* [WHAT THE TASK ASKS]: Leave the images behind and copy every record exactly.

* [DATA IN THIS EXERCISE]:
------------------------------

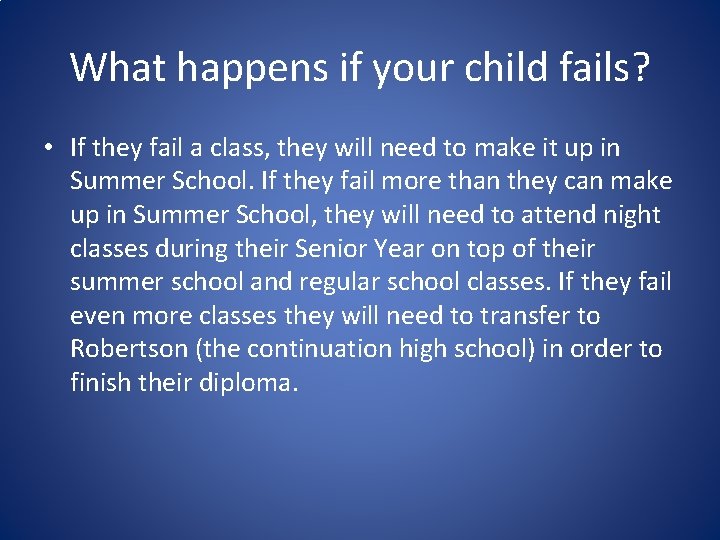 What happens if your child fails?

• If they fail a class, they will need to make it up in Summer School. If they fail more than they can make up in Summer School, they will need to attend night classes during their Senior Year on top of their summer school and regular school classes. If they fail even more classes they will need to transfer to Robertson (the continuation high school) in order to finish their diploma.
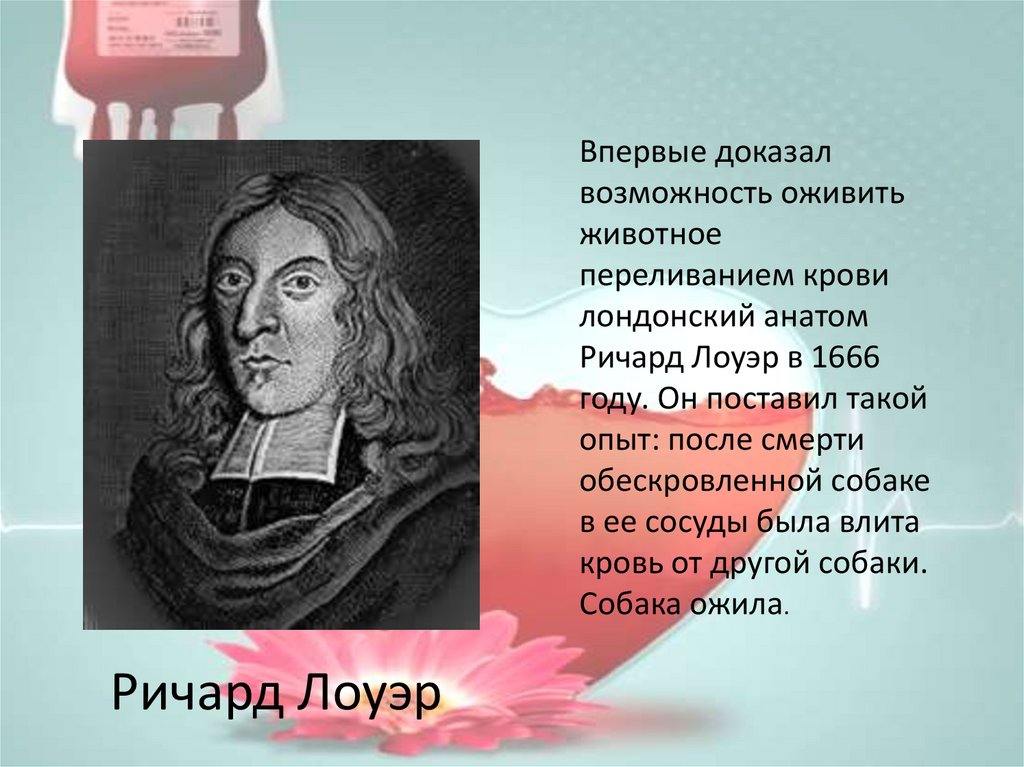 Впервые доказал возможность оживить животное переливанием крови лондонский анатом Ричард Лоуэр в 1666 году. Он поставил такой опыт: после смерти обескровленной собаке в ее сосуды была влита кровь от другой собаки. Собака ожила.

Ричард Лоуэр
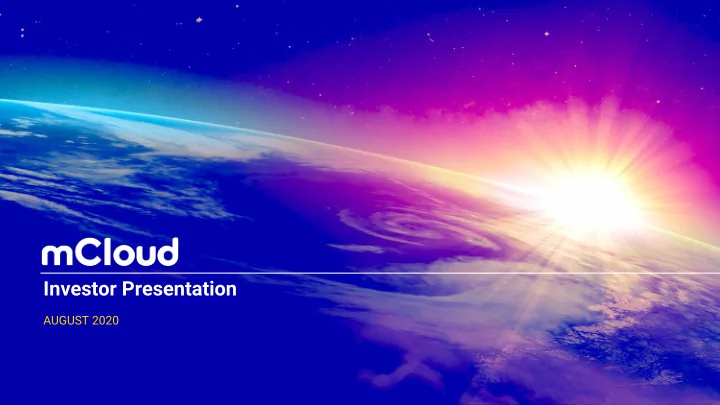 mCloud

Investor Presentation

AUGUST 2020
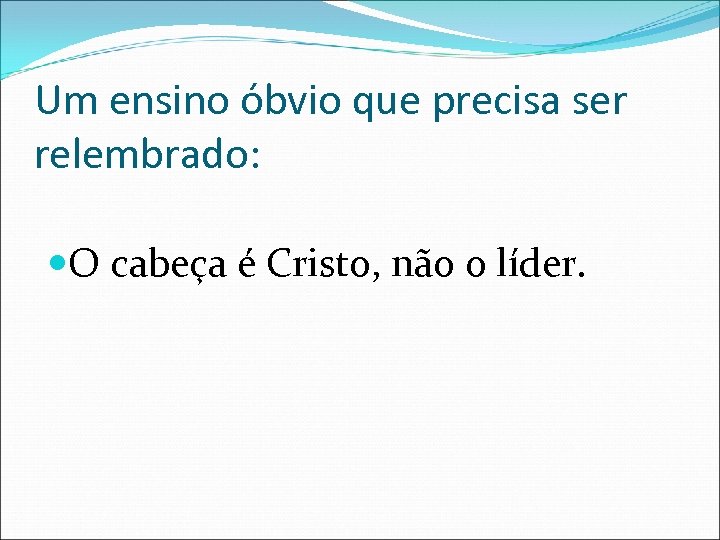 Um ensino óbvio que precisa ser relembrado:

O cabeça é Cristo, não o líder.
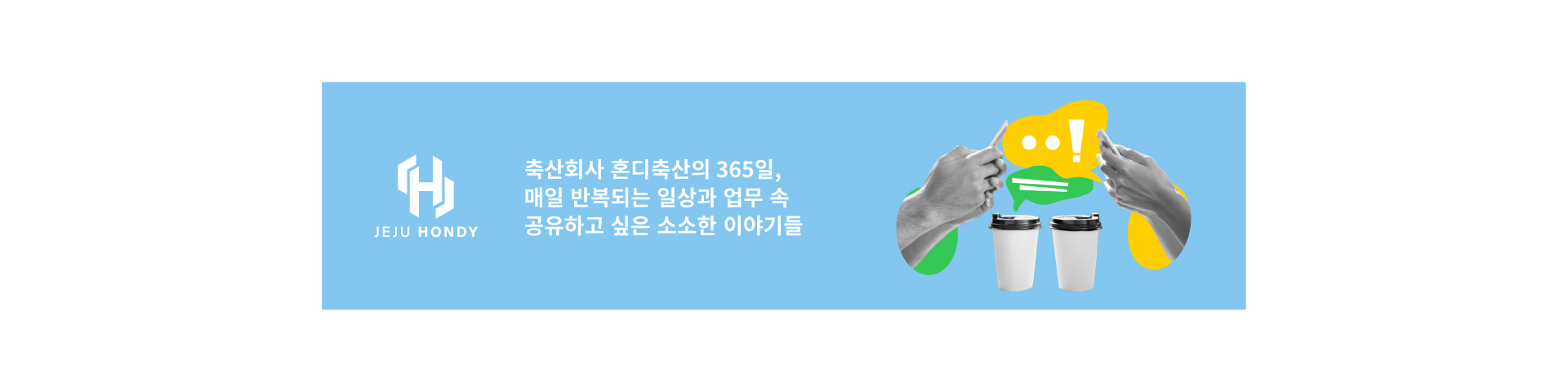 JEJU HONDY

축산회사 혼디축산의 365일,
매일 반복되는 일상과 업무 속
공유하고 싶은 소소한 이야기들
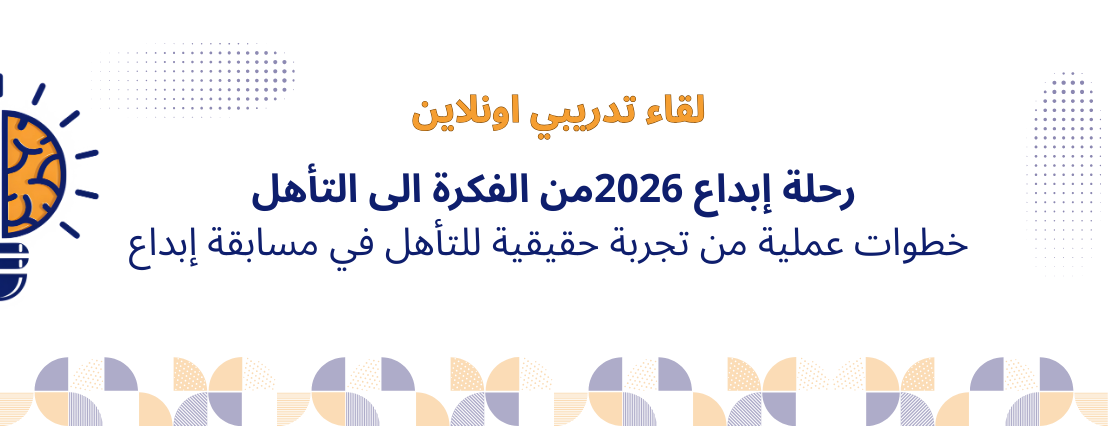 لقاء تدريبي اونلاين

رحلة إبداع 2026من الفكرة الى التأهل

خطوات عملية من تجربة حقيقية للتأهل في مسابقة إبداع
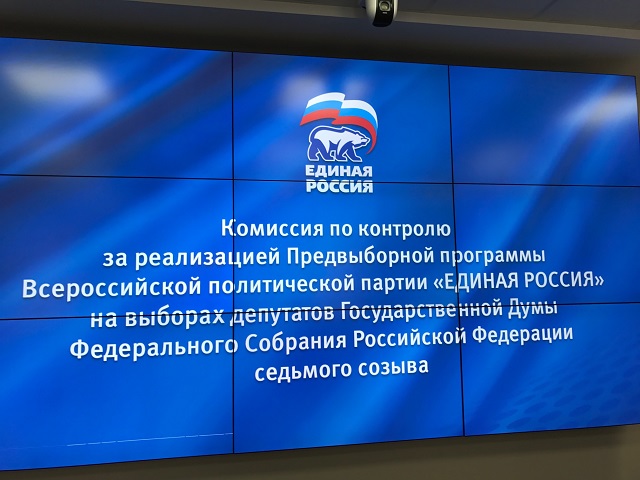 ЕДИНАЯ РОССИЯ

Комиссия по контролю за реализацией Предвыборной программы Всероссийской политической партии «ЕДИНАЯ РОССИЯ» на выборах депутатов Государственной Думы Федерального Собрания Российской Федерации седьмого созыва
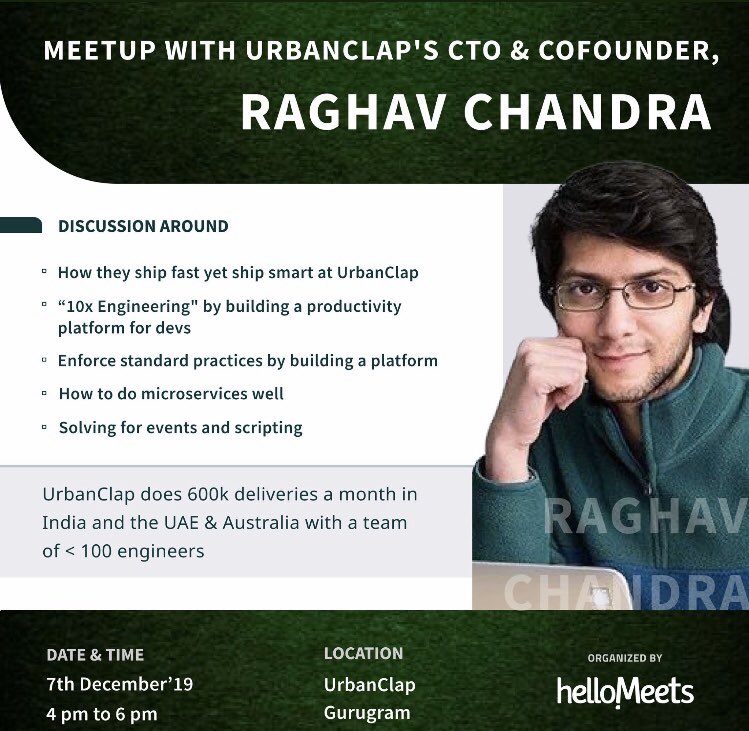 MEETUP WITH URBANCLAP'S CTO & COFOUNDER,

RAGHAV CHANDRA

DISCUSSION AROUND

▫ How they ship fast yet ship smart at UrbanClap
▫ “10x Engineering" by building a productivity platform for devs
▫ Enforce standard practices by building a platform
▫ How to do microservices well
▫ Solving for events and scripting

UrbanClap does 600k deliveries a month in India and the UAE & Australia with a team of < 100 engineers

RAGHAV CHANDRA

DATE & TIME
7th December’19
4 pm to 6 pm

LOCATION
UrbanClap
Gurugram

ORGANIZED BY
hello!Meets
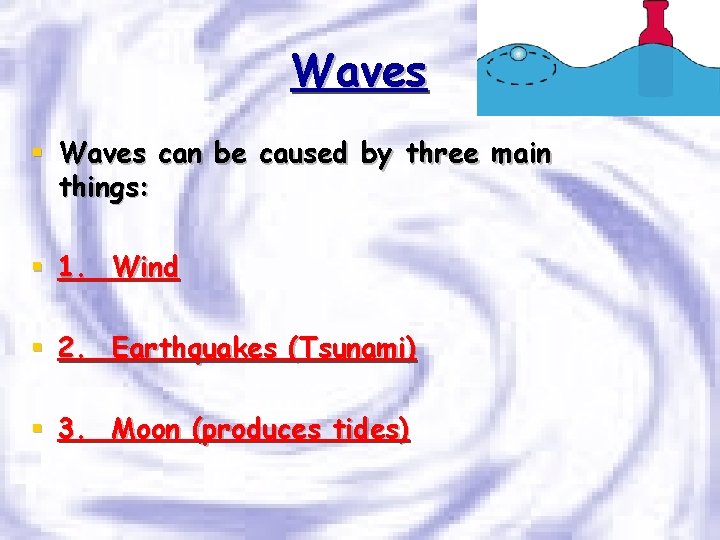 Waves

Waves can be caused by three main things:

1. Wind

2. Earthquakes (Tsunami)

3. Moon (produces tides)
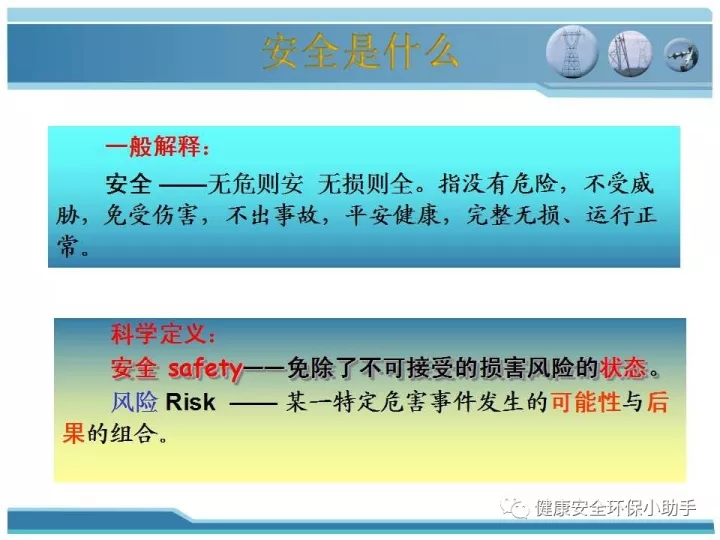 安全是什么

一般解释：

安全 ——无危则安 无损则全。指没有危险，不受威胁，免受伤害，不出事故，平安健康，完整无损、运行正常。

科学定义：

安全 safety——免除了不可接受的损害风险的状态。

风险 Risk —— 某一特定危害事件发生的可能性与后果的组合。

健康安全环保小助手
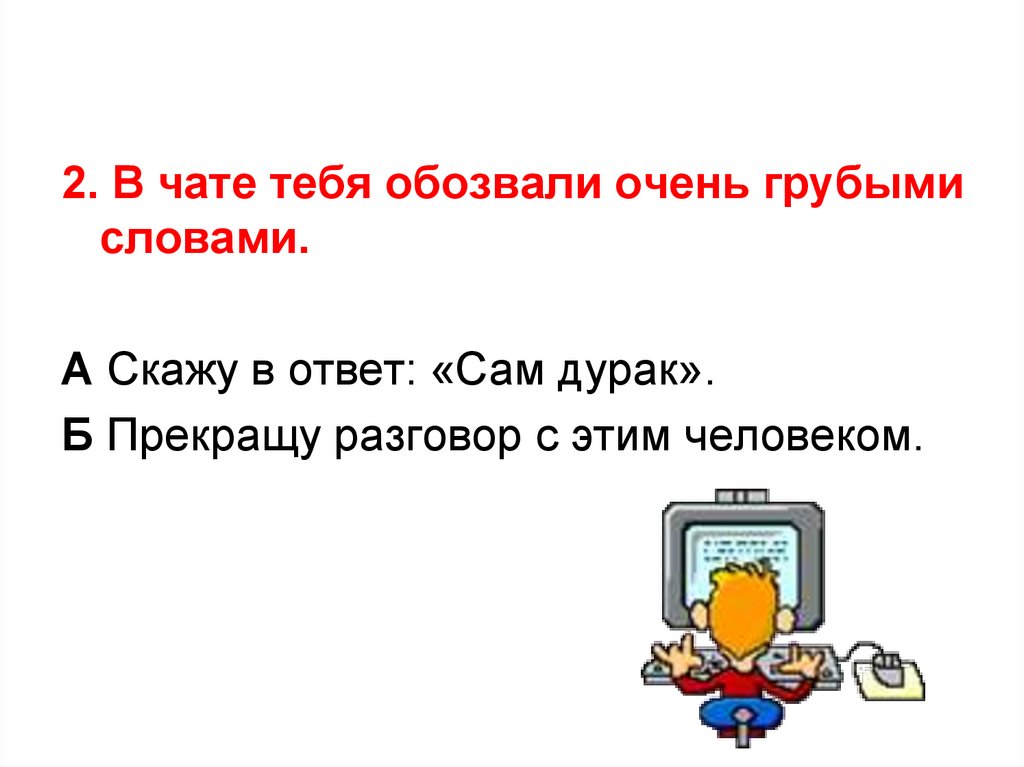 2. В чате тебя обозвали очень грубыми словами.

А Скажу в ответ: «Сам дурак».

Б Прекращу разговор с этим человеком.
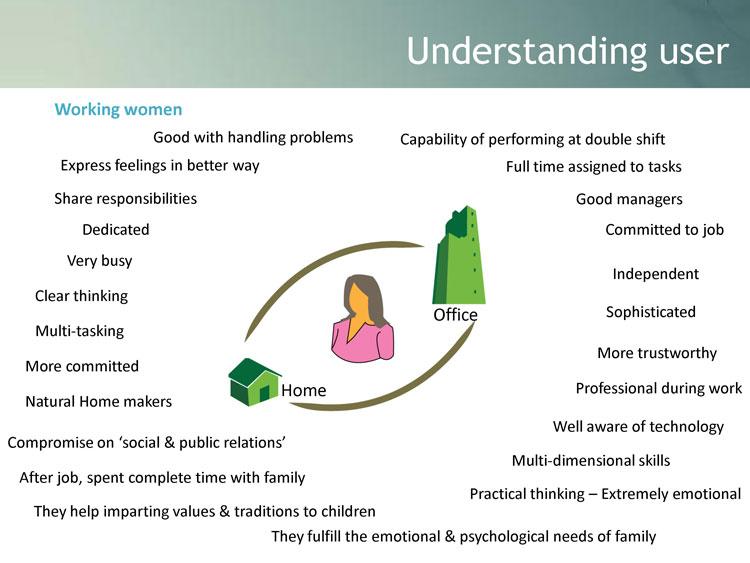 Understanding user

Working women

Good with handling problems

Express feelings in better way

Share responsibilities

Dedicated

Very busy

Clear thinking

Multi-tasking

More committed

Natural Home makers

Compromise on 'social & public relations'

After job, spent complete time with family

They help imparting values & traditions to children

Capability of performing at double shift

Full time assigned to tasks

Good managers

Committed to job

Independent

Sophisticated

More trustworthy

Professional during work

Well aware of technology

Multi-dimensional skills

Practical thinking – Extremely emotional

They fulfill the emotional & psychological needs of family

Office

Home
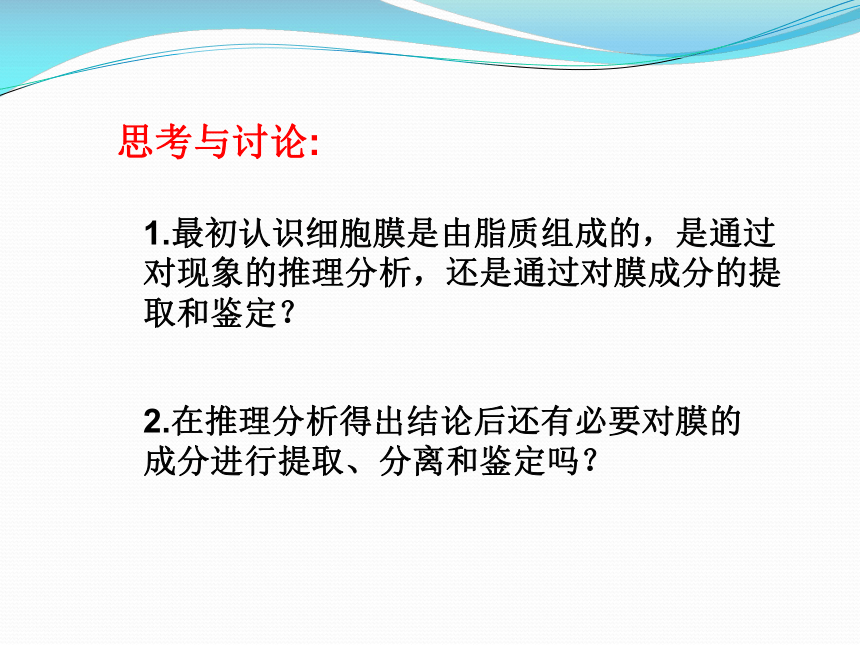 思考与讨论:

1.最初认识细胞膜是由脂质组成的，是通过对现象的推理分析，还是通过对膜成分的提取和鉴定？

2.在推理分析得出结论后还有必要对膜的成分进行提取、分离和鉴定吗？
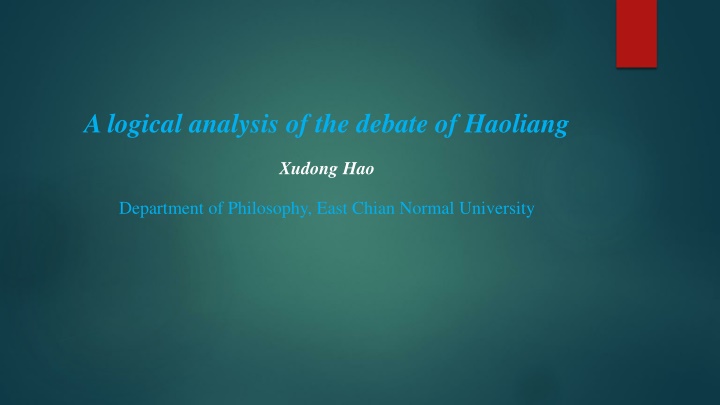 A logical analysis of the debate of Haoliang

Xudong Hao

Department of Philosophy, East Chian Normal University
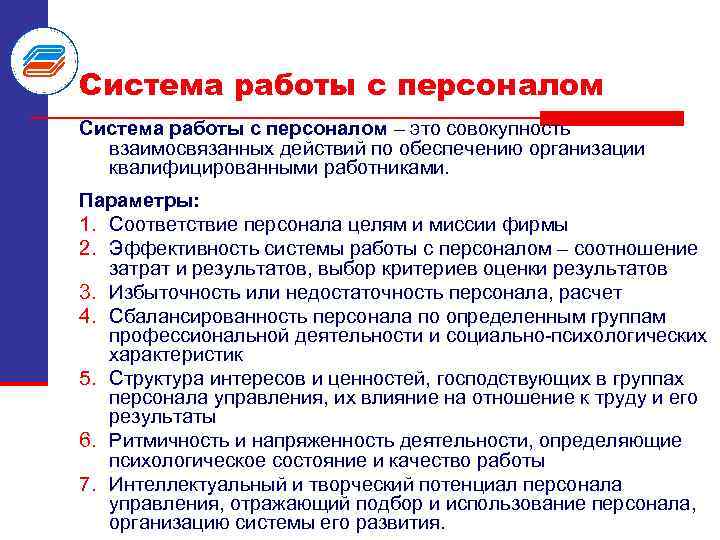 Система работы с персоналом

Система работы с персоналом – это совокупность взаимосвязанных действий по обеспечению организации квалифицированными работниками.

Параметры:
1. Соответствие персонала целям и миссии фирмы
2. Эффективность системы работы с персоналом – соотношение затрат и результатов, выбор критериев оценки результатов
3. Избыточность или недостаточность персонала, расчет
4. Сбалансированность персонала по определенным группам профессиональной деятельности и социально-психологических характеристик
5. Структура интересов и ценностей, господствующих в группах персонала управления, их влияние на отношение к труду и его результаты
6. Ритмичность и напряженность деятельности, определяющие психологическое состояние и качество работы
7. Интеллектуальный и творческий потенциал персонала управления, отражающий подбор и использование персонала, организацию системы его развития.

------------------------------

* [EXERCISE ANSWER]:
 What happens if your child fails?

• If they fail a class, they will need to make it up in Summer School. If they fail more than they can make up in Summer School, they will need to attend night classes during their Senior Year on top of their summer school and regular school classes. If they fail even more classes they will need to transfer to Robertson (the continuation high school) in order to finish their diploma.
 Впервые доказал возможность оживить животное переливанием крови лондонский анатом Ричард Лоуэр в 1666 году. Он поставил такой опыт: после смерти обескровленной собаке в ее сосуды была влита кровь от другой собаки. Собака ожила.

Ричард Лоуэр
 mCloud

Investor Presentation

AUGUST 2020
 Um ensino óbvio que precisa ser relembrado:

O cabeça é Cristo, não o líder.
 JEJU HONDY

축산회사 혼디축산의 365일,
매일 반복되는 일상과 업무 속
공유하고 싶은 소소한 이야기들
 لقاء تدريبي اونلاين

رحلة إبداع 2026من الفكرة الى التأهل

خطوات عملية من تجربة حقيقية للتأهل في مسابقة إبداع
 ЕДИНАЯ РОССИЯ

Комиссия по контролю за реализацией Предвыборной программы Всероссийской политической партии «ЕДИНАЯ РОССИЯ» на выборах депутатов Государственной Думы Федерального Собрания Российской Федерации седьмого созыва
 MEETUP WITH URBANCLAP'S CTO & COFOUNDER,

RAGHAV CHANDRA

DISCUSSION AROUND

▫ How they ship fast yet ship smart at UrbanClap
▫ “10x Engineering" by building a productivity platform for devs
▫ Enforce standard practices by building a platform
▫ How to do microservices well
▫ Solving for events and scripting

UrbanClap does 600k deliveries a month in India and the UAE & Australia with a team of < 100 engineers

RAGHAV CHANDRA

DATE & TIME
7th December’19
4 pm to 6 pm

LOCATION
UrbanClap
Gurugram

ORGANIZED BY
hello!Meets
 Waves

Waves can be caused by three main things:

1. Wind

2. Earthquakes (Tsunami)

3. Moon (produces tides)
 安全是什么

一般解释：

安全 ——无危则安 无损则全。指没有危险，不受威胁，免受伤害，不出事故，平安健康，完整无损、运行正常。

科学定义：

安全 safety——免除了不可接受的损害风险的状态。

风险 Risk —— 某一特定危害事件发生的可能性与后果的组合。

健康安全环保小助手
 2. В чате тебя обозвали очень грубыми словами.

А Скажу в ответ: «Сам дурак».

Б Прекращу разговор с этим человеком.
 Understanding user

Working women

Good with handling problems

Express feelings in better way

Share responsibilities

Dedicated

Very busy

Clear thinking

Multi-tasking

More committed

Natural Home makers

Compromise on 'social & public relations'

After job, spent complete time with family

They help imparting values & traditions to children

Capability of performing at double shift

Full time assigned to tasks

Good managers

Committed to job

Independent

Sophisticated

More trustworthy

Professional during work

Well aware of technology

Multi-dimensional skills

Practical thinking – Extremely emotional

They fulfill the emotional & psychological needs of family

Office

Home
 思考与讨论:

1.最初认识细胞膜是由脂质组成的，是通过对现象的推理分析，还是通过对膜成分的提取和鉴定？

2.在推理分析得出结论后还有必要对膜的成分进行提取、分离和鉴定吗？
 A logical analysis of the debate of Haoliang

Xudong Hao

Department of Philosophy, East Chian Normal University
 Система работы с персоналом

Система работы с персоналом – это совокупность взаимосвязанных действий по обеспечению организации квалифицированными работниками.

Параметры:
1. Соответствие персонала целям и миссии фирмы
2. Эффективность системы работы с персоналом – соотношение затрат и результатов, выбор критериев оценки результатов
3. Избыточность или недостаточность персонала, расчет
4. Сбалансированность персонала по определенным группам профессиональной деятельности и социально-психологических характеристик
5. Структура интересов и ценностей, господствующих в группах персонала управления, их влияние на отношение к труду и его результаты
6. Ритмичность и напряженность деятельности, определяющие психологическое состояние и качество работы
7. Интеллектуальный и творческий потенциал персонала управления, отражающий подбор и использование персонала, организацию системы его развития.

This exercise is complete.